The assessment highlights that the aspects of shadow banking considered to have contributed to the global financial crisis have declined significantly and generally no longer pose financial stability risks.

The report also describes how, since the global financial crisis, policies have been introduced at the international level, and both regulatory reforms and new policy tools have been introduced at national/regional levels to address financial stability risks from shadow banking that have materialised to date:

  • Authorities are establishing system-wide oversight and monitoring frameworks to assess the financial stability risks from shadow banking, so that appropriate policy measures can be taken.
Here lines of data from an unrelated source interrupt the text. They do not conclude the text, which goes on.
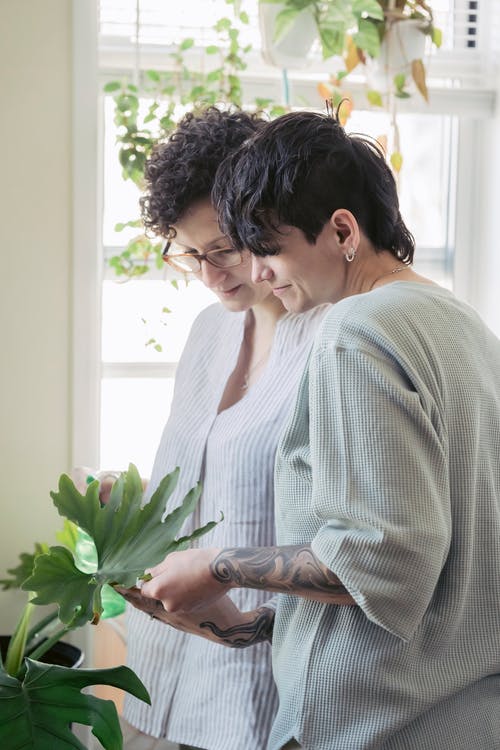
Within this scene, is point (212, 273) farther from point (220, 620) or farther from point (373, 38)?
point (373, 38)

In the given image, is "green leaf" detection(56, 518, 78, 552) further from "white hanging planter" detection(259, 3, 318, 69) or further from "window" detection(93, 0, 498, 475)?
"white hanging planter" detection(259, 3, 318, 69)

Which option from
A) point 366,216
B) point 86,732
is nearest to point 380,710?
point 366,216

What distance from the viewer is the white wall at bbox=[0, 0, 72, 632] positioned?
2082mm

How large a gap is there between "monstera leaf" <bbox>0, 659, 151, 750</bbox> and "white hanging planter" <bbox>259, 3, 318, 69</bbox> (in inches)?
56.3

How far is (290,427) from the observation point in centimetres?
106

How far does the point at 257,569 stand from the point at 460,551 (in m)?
0.23

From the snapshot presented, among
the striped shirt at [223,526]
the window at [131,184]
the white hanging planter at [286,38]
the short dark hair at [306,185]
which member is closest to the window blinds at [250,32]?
the window at [131,184]

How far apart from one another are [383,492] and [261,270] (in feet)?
1.16

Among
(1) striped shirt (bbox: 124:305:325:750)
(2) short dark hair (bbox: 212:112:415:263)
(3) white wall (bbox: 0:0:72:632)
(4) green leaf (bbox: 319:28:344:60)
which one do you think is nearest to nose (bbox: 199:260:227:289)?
(1) striped shirt (bbox: 124:305:325:750)

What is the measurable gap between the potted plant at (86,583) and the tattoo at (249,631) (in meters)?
0.13

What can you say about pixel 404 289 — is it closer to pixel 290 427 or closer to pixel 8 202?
pixel 290 427

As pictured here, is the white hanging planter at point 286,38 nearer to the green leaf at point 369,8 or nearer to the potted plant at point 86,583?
the green leaf at point 369,8

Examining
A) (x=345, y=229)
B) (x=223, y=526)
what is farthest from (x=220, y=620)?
(x=345, y=229)

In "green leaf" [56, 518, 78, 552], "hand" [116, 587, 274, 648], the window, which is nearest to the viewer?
"hand" [116, 587, 274, 648]
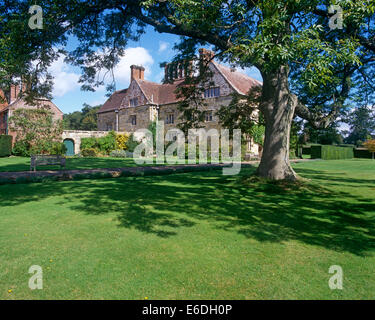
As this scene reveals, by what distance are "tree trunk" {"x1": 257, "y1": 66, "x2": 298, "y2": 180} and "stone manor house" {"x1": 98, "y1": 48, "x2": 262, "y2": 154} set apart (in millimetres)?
20923

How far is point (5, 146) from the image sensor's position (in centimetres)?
2684

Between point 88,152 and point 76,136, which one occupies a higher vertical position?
point 76,136

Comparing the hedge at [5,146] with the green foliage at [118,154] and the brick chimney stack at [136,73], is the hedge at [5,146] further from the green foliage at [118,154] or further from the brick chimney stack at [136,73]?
the brick chimney stack at [136,73]

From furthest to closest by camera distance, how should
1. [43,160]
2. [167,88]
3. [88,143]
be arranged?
[167,88], [88,143], [43,160]

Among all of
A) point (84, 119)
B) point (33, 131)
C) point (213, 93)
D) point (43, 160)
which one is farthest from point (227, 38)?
point (84, 119)

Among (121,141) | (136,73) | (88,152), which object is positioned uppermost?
(136,73)

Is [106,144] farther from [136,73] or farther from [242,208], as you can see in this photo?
[242,208]

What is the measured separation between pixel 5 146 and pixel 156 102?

This includes annual monitoring exercises by the FSB since 2011 to assess global trends and risks in the shadow banking system.
  • Authorities have taken steps to address banks’ involvement in shadow banking, including through enhanced consolidation rules for off-balance sheet entities and strengthened bank prudential rules.
  • Authorities have acted to reduce liquidity and maturity mismatches, and also leverage in the shadow banking system, including through regulatory reforms of money market funds and recommendations on securities financing transactions.
  • National and regional reforms have been undertaken to address incentive problems and opaqueness associated with securitisation, alongside increases in capitalisation of banks’ securitisation-related exposures.

However, a rise in assets held in certain investment funds has increased the risks from liquidity transformation. These developments underscore the importance of effective operationalisation and implementation of the FSB’s January 2017 policy recommendations to address structural vulnerabilities from asset management activities.

At present, the FSB has not identified other new financial stability risks from shadow banking that would warrant additional regulatory action at the global level. However, since shadow banking evolves over time, authorities should continue to vigilantly monitor and address emerging financial stability risks, and keep up to date the regulatory perimeter.

To these ends FSB member authorities have agreed on the following recommendations:

  1. Enhance system-wide oversight of shadow banking and policy responses to address the identified risks by: (i) establishing a systematic process for assessing financial stability risks from shadow banking, and ensuring that any entities or activities that could pose material financial stability risks are brought within the regulatory perimeter; (ii) addressing identified gaps in risk-related data; and (iii) removing impediments to cooperation and information-sharing between authorities.
  2. Strengthen the monitoring of shadow banking activity and data collection. The FSB will assess the data availability and make improvements to its annual monitoring exercise as appropriate in 2018.
  3. Complete the remaining policy development at the international level and implement the agreed policy recommendations to reduce risks and arbitrage opportunities across jurisdictions and sectors. In this regard, it is important that: (i) the Basel Committee on Banking Supervision completes its guidelines on step-in risk; (ii) the International Organization of Securities Commissions operationalise the FSB recommendations to address structural vulnerabilities from asset management activities in line with the agreed timeline; and (iii) national/regional authorities implement agreed policy recommendations in a timely and consistent manner.